-------- Source records --------
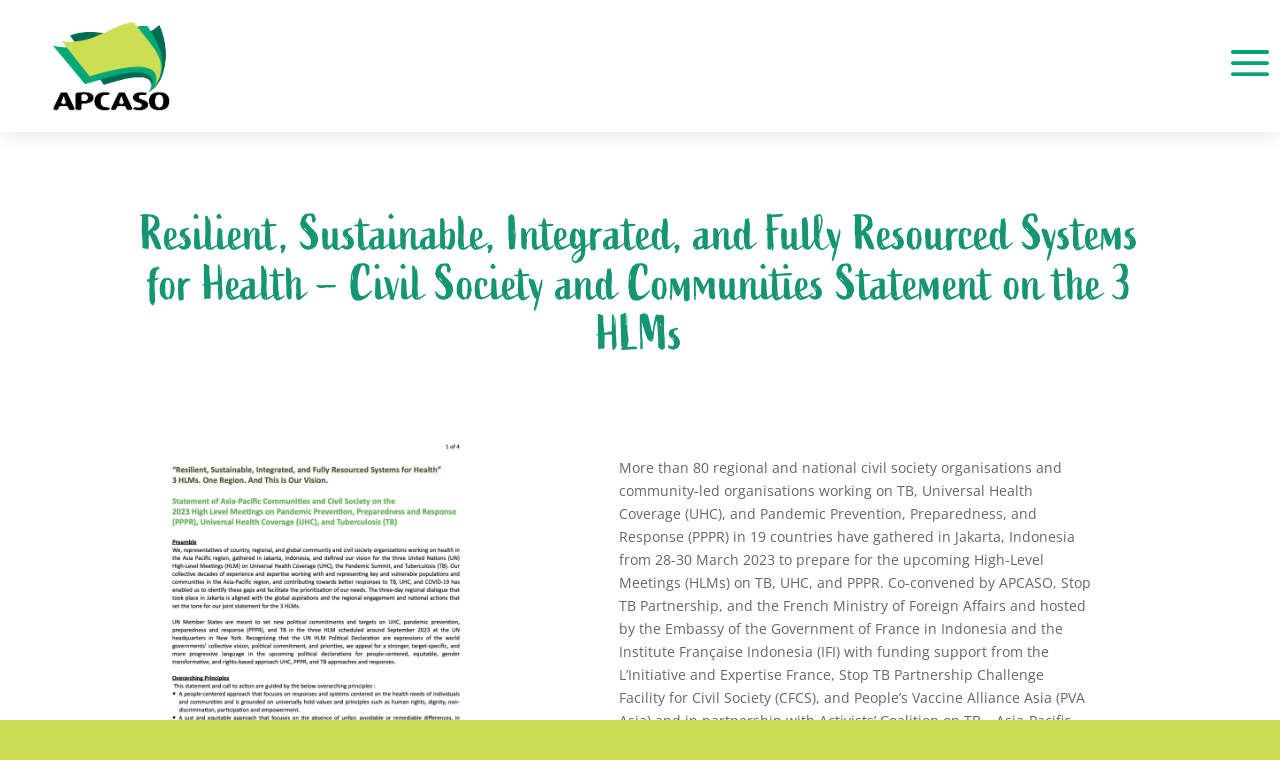

--- FILE ---
content_type: text/css;charset=utf-8
request_url: https://use.typekit.net/xno4pkm.css
body_size: 378
content:
/*
 * The Typekit service used to deliver this font or fonts for use on websites
 * is provided by Adobe and is subject to these Terms of Use
 * http://www.adobe.com/products/eulas/tou_typekit. For font license
 * information, see the list below.
 *
 * active:
 *   - http://typekit.com/eulas/00000000000000007735bc81
 *
 * © 2009-2026 Adobe Systems Incorporated. All Rights Reserved.
 */
/*{"last_published":"2021-11-15 09:07:21 UTC"}*/

@import url("https://p.typekit.net/p.css?s=1&k=xno4pkm&ht=tk&f=40023&a=11467181&app=typekit&e=css");

@font-face {
font-family:"active";
src:url("https://use.typekit.net/af/d3c445/00000000000000007735bc81/30/l?primer=7cdcb44be4a7db8877ffa5c0007b8dd865b3bbc383831fe2ea177f62257a9191&fvd=n4&v=3") format("woff2"),url("https://use.typekit.net/af/d3c445/00000000000000007735bc81/30/d?primer=7cdcb44be4a7db8877ffa5c0007b8dd865b3bbc383831fe2ea177f62257a9191&fvd=n4&v=3") format("woff"),url("https://use.typekit.net/af/d3c445/00000000000000007735bc81/30/a?primer=7cdcb44be4a7db8877ffa5c0007b8dd865b3bbc383831fe2ea177f62257a9191&fvd=n4&v=3") format("opentype");
font-display:auto;font-style:normal;font-weight:400;font-stretch:normal;
}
--------
Within the records, filter for lines that contain the word "font" and show each one.

 * The Typekit service used to deliver this font or fonts for use on websites
 * http://www.adobe.com/products/eulas/tou_typekit. For font license
@font-face {
font-family:"active";
font-display:auto;font-style:normal;font-weight:400;font-stretch:normal;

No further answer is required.